Boys will be boys, right? Worlds best excuse for rape culture. Yep – all men are assholes, right? Is that what you’re saying Hamlet? That men are all liars and jerks and worthy of neither trust nor love, right?
Or maybe just all people are liars and jerks and no one should ever be believed, which is an even more exhausting way to live than believing half the people are naturally awful if you let them be. I’m always fascinated by the people who are convinced that feminists hate men – when it seems to me that almost all of us simply believe that men are just as naturally good as anyone else and should be taken at their word and aren’t all arrant knaves.
And then there’s this:
I find myself painfully moved by the #YesAllWomen conversation that is emerging this week. I find I want to contribute to it somehow but don’t really have a tweetable story. I keep thinking about it, though –
And find I’m thinking of this scene in a new light today. Maybe it was seeing a short clip of the killer on the news, ranting in a way that seemed so familiar and which led him to a terrible destruction. Hamlet isn’t this extreme, I’m grateful to say, but the way this scene could tip over into a full on gender assassination, well, today, that is what I return to.
In reading through a handful of tweets, I started to consider my own small moments.
Because, in my bed on the night after my first sweet exciting passionate kiss with my very first boyfriend, I was lying awake planning how to fend him off, not savoring what I had so enjoyed or fantasizing about what might evolve.
Because, I was nearly 30 before I had a real committed relationship with a man.
Because I kept so many men at arm’s length because I could not distinguish who would turn and who would not.
Because mostly only the real assholes knew how to sneak past my defenses.
Because I woke up in a trusted friend’s bed to find him fingering me in my sleep. And did I wake up to stop him? Or feign continued sleep and roll over? Or kick him? I don’t remember. Except I know I didn’t kick him or talk about it later. I just played that Dionne Farris “Don’t ever touch me again” song over and over. And I’m still friends with that guy.
Because I was groped on the bus to the Vatican by more than one old man.
Because so many men tried to slide past the boundaries I’d set.
Because I didn’t know how to stop them.
Because somehow I felt like I wanted to keep those boundaries always.
Because it was confusing to be attracted to men but also understand that I should be afraid of them.
Because during an exercise at a personal growth seminar, I discovered that the only people I consistently distrusted were men I found attractive.
Because, when I had a car, I always checked the backseat for rapists and I wish I was kidding but that is what I did.

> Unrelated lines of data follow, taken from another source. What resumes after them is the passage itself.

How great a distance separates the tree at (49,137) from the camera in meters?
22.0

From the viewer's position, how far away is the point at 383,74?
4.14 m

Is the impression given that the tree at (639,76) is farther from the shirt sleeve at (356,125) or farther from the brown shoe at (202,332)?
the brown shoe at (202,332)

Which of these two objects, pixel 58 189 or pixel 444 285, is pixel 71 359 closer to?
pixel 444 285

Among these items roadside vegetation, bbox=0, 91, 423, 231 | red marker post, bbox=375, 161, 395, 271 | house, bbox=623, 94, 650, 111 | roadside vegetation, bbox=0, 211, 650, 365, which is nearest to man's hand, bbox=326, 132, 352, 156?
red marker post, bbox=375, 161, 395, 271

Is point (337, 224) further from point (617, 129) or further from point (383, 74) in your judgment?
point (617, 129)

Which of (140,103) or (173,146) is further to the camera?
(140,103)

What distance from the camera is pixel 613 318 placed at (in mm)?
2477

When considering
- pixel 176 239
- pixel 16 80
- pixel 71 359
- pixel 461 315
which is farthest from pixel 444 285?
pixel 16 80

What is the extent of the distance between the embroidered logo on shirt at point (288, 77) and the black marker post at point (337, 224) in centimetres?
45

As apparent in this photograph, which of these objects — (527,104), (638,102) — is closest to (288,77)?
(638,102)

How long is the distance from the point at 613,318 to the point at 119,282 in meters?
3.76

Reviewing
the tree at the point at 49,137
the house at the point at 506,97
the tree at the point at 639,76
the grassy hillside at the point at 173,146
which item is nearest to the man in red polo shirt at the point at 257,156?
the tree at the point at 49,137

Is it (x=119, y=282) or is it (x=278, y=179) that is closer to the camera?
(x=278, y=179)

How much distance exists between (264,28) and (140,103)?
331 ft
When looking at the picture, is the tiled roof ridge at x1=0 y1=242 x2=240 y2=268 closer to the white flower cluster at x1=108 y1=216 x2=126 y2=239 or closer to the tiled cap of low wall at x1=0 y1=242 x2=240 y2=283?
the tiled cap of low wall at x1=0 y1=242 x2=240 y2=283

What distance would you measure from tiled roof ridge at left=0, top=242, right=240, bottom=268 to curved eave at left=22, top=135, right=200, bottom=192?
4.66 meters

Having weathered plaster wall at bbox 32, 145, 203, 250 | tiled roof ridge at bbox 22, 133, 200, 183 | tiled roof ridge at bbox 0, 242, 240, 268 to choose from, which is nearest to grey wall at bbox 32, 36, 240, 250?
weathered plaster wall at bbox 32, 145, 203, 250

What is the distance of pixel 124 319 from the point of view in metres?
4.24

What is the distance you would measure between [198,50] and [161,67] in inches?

Because New York City seems so much safer to walk alone in than anywhere else because it seems like there’s always someone around. But one night, when I fled my apartment at 3 in the morning, I discovered that there was a point where there were no women on the train, that perhaps I had taken a big risk traveling in the middle of the night.
Because the first time I walked around feeling the most attractive I’d ever been, I suddenly also felt the most vulnerable I’d ever been.
Because boys were pulling down my shirt to look at my boobs before I even had boobs to look at.
Because when the repair guy asked me if someone would be around to let him in to fix something and I let him know I’d be there all week, the look in his eyes made me wish I’d said “My boyfriend and I will be here all week” or “We’ll be here” at the very least. Because I spent the rest of that vacation worrying I’d inadvertently given an invitation to a rapist.